İlk kitap gibi, bu kitapta oldukça akıcıydı, çabucak bitti. Beğendim. Sam, Anna, Nick ve Cas, Şube'nin eline tekrar düşmemek için ultra dikkatli, tetikte yaşarlar. Bu sırada da geçmişe ait hatıraları parça parça geri gelirken onlarla da başa çıkmak zorunda kalırlar. Bu sırada Sam'le iyice yakınlaşan Anna'yı okumak keyifliydi. Bol aksiyonlu film izler gibi kitap akıp gidiyor. Anna, geçmişinden biriyle karşılaştığında olaylar ve duygular hepsi için iyice karmaşıklaşır. Ve birçok şeyle tekrar sınanırlar.
Bu kitapta birçok gerçek açığa çıkıyor ve zorlu mücadeleleri hiç azalmıyor. Kurgu gayet iyi ama şaşırtmıyor. Şaşırtmaması da rahatsız etmiyor.
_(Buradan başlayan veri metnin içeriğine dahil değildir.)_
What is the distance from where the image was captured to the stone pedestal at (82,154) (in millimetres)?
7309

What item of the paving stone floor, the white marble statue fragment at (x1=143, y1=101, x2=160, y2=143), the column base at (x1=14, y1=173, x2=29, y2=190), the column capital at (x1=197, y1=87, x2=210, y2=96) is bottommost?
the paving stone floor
Anna'ya kızdığım çok yer oldu, açıkçası bir ara ona saydırmadan duramadım. Hâlâ saf kalması beni biraz sinir etti. Onun dışında herkesin kendince bir amacı var ama bazıları sapkınlık derecesinde bu da ayrıca rahatsız ediciydi. Ama en sonunda Anna ile gurur duydum, yapması gerekeni yapmaktan geri durmadı, her iki durumda da.